Dr ÉRIC SENBEL : C’était il y a une dizaine d’années. Je cherchais quelqu’un pour venir m’épauler au cabinet, car j’étais en surcroît d’activité, avec des délais de rendez-vous qui s’allongeaient à l’infini. J’ai étudié les formules de remplaçant ou d’associé, et j’ai fini par tomber sur ce statut de collaborateur, dont, à l’époque, je connaissais très peu de choses. Ce qui m’a intéressé, c’est sa simplicité de fonctionnement. On peut s’engager des deux côtés sans fixer les choses dans le temps et en laissant une sorte de période de probation pour voir si les deux parties sont satisfaites.
C’est ce qui s’est passé dans votre cas ?

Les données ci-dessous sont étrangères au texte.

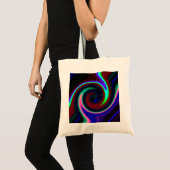 Tote Bag Swirl Retro Neon (Devant (produit))
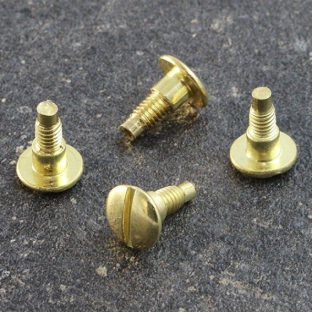 Schlitzschrauben für Buchschrauben, 7,5 mm, mit 4 mm Verlängerung, vermessingt 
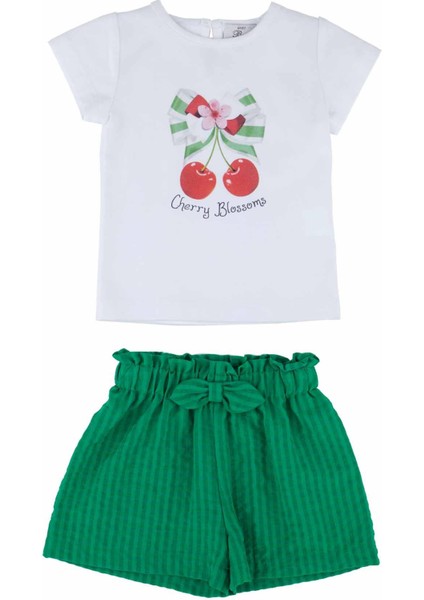 Kız Bebek Şortlu Takım BB23YK10040
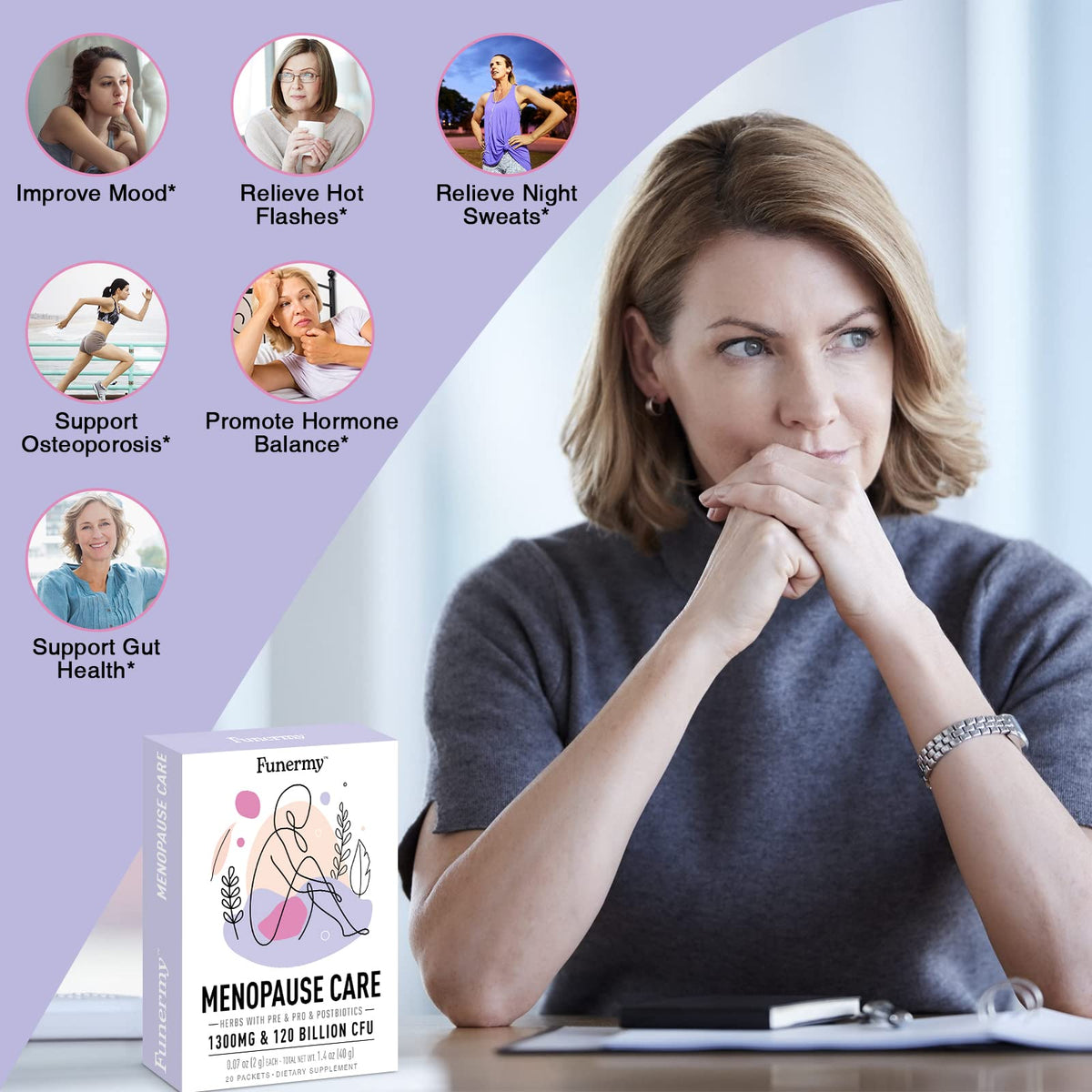 Funermy Increase Breast Milk Supply Supplement and Black Cohosh Supplement Menopause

Oui, tout à fait. J’ai d’abord recruté comme collaboratrice une rhumatologue avec laquelle les choses se sont très bien passées. À tel point qu’au bout de quelques années elle est devenue associée au sein du cabinet. Du coup, j’ai pu recruter une autre collaboratrice, qui, elle, au bout d’un an et demi, a choisi de s’en aller pour travailler dans un établissement privé à but non lucratif. Les choses se sont faites très simplement, sans procédure administrative complexe.

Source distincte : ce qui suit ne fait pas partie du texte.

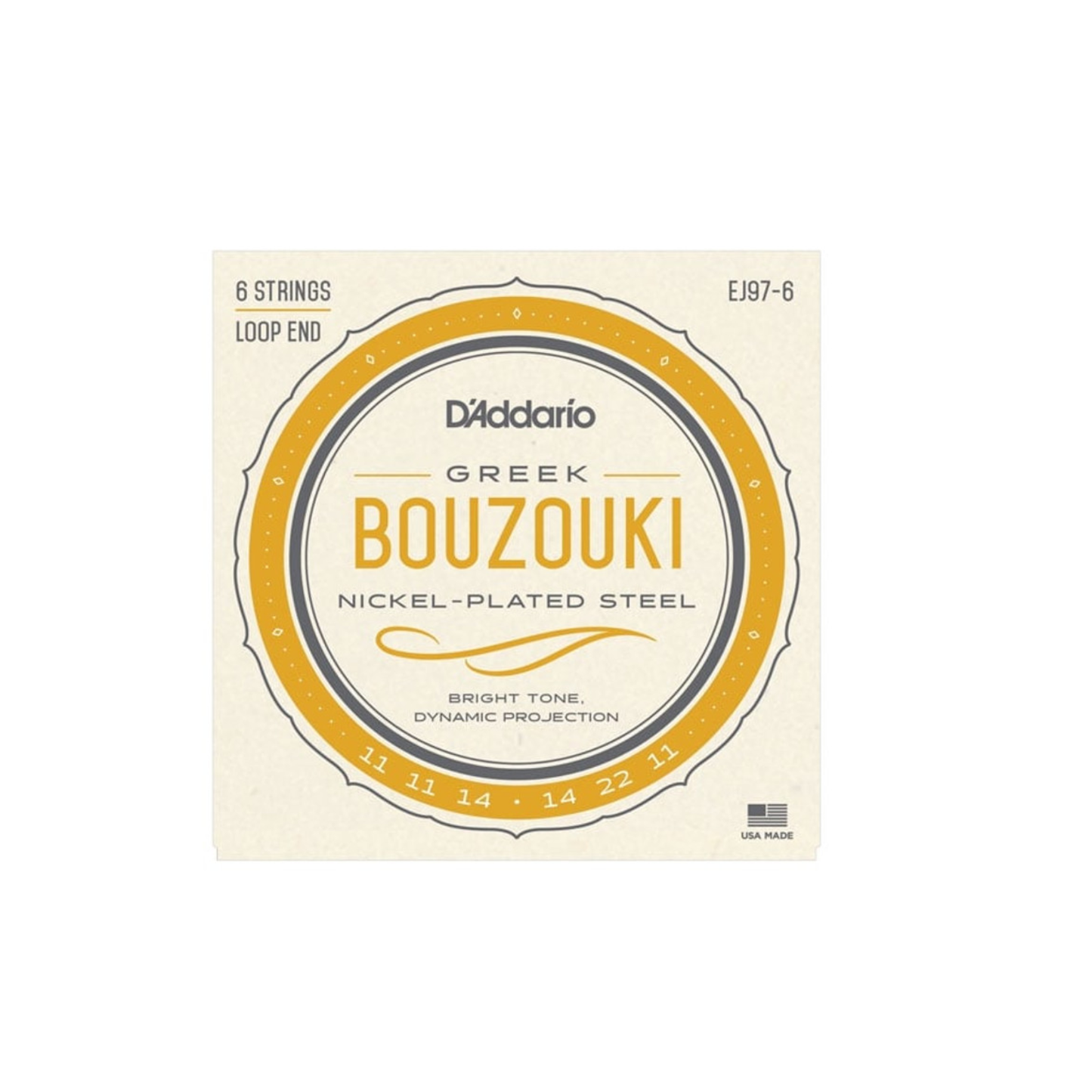 DADD EJ97-6 Bouzouki Set Nickel-Plated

Sur quelles modalités fonctionne cette collaboration ?
Le collaborateur peut signer un contrat à durée déterminée ou indéterminée. Il faut que le futur collaborateur soit « thésé », en capacité de s’installer, inscrit à l’Urssaf et à la Caisse de retraite des médecins, avec ses feuilles de soins et sa carte de professionnelle de santé (CPS). Une fois dans le cabinet, il touche ses propres honoraires, et en reverse un pourcentage au médecin principal. Le pourcentage est fixé entre les parties : cela peut aller de 30 % à 80 % selon les situations. Le collaborateur paie lui-même ses propres charges sociales et fiscales, mais les charges communes (secrétariat, loyer…) sont incluses dans la rétrocession.

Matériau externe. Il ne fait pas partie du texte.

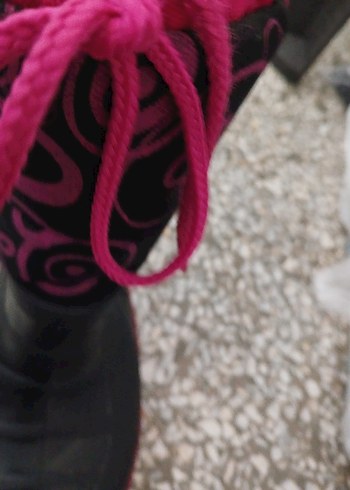 Kız Çocuk Pembe Desenli Kauçuk Bot - Görsel 4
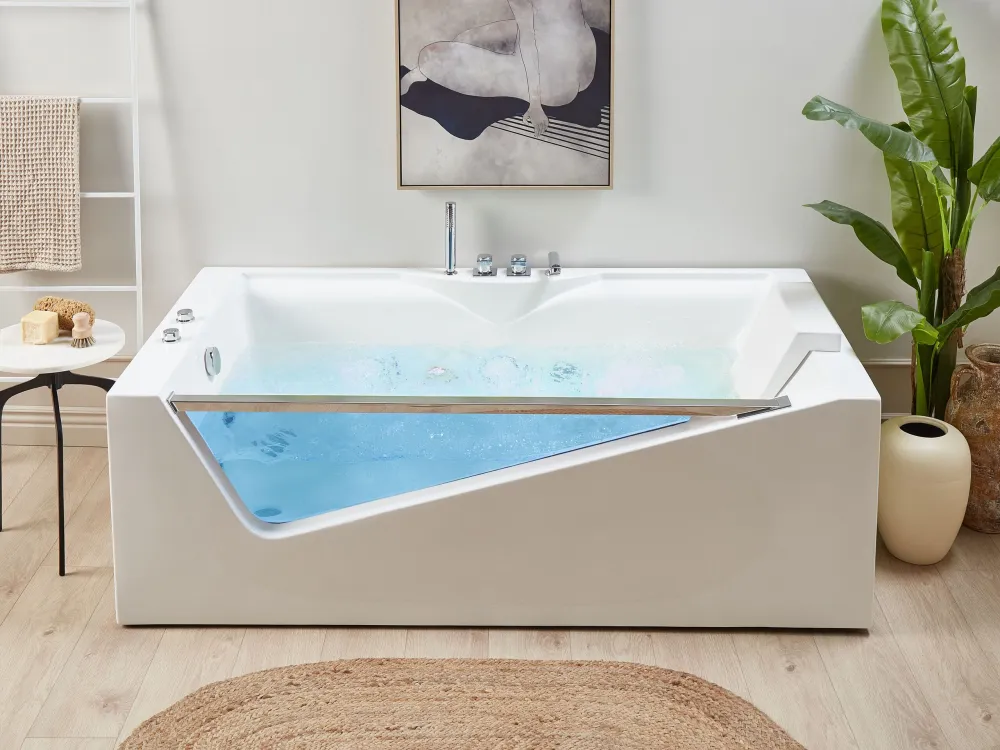 Giochi d'Acqua per Bambini Vasca da bagno idromassaggio con LED 180 x 90 cm MARQUIS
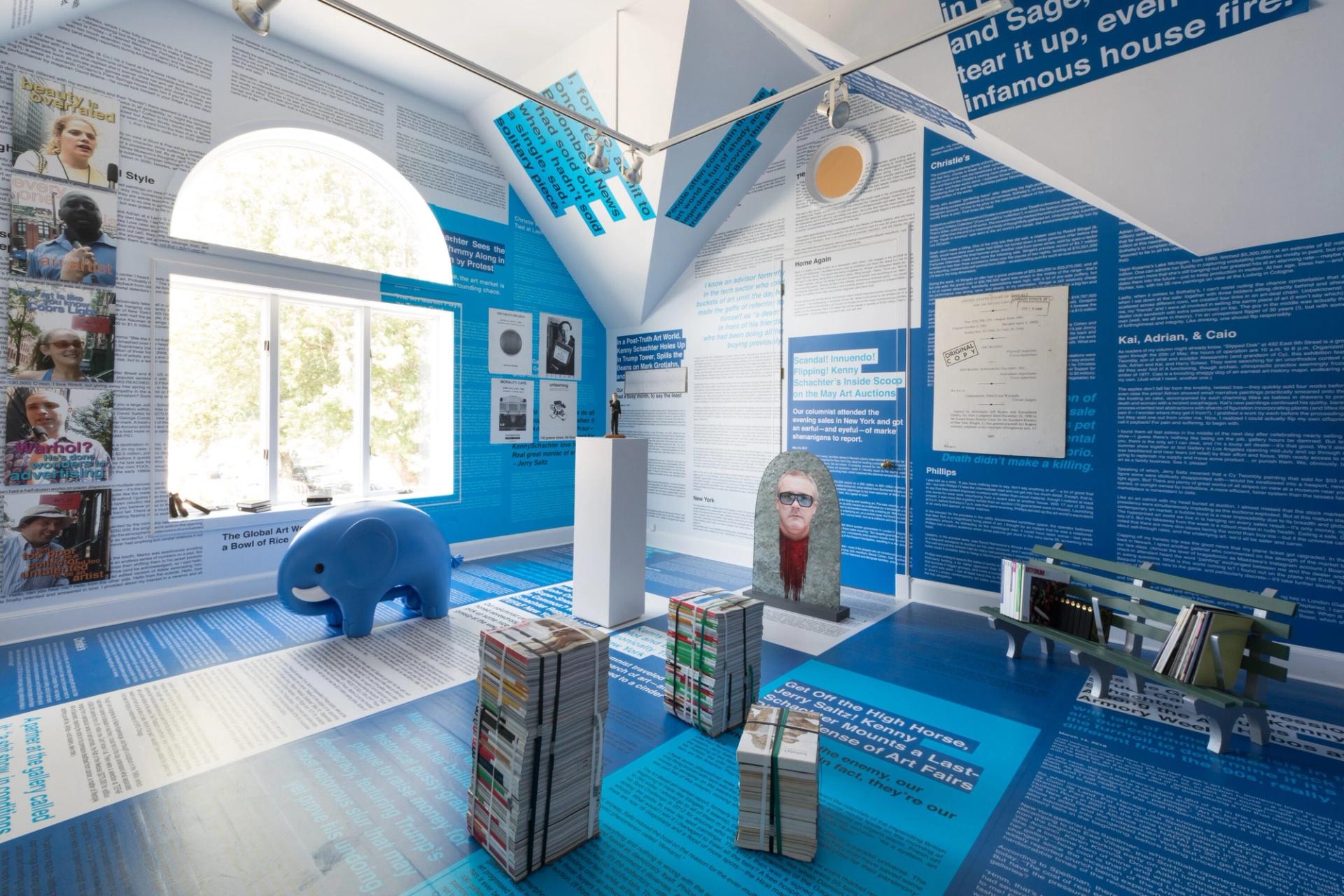 Schachter’s 2018 exhibition “Retrospective” at the Rental Gallery in East Hampton, New York. (Courtesy Kenny Schachter)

Le médecin principal peut-il être présent quand le collaborateur est au cabinet ?
Oui, c’est une différence avec le statut de remplaçant. Quand son remplaçant est au cabinet, le médecin libéral ne peut pas être là en même temps ou même exercer au même moment ailleurs. Avec le collaborateur libéral, on se met d’accord sur le temps passé au cabinet, par exemple trois jours par semaine. Ces jours-là, le médecin principal peut faire lui aussi ses consultations. De son côté, le collaborateur peut travailler dans plusieurs endroits au cours de la semaine : au cabinet et à l’hôpital par exemple. Il peut aussi être le collaborateur de plusieurs médecins en même temps.
Quels sont les avantages de ce système ?
Avant tout, sa grande souplesse de fonctionnement. Les deux parties ne s’engagent pas d’emblée dans la durée. Cela peut être attractif pour de jeunes médecins qui hésitent à franchir tout de suite le pas de l’installation en libéral. On sait aujourd’hui que seulement 10 % des médecins choisissent ce mode d’installation. Cela peut donc être une bonne approche, une alternative au remplacement. Cela peut aussi être une solution pour les médecins installés désireux d’inciter un confrère ou une consœur à venir les rejoindre. Les deux parties restent assez libres, ce qui peut être un avantage, sauf pour les médecins qui sont à la recherche d’un associé stable ou d’un successeur.
Quels en sont les inconvénients ?
Il y a un point sur lequel il faut être attentif. Il existe, pour un médecin libéral, un plafond pour toutes les activités qui ne concernent pas son exercice conventionnel. Cela concerne toutes les activités annexes (collaborations avec l’industrie, expertise…). Si les sommes touchées pour ces activités dépassent un certain plafond, le médecin est alors obligé de payer la TVA de manière intégrale. Or, les reversements d’un collaborateur libéral entrent dans le cadre de ces revenus considérés comme annexes. Si les rétrocessions dépassent un certain plafond, le médecin peut donc se retrouver à devoir la TVA au premier euro sur ces sommes. Il faut en être conscient.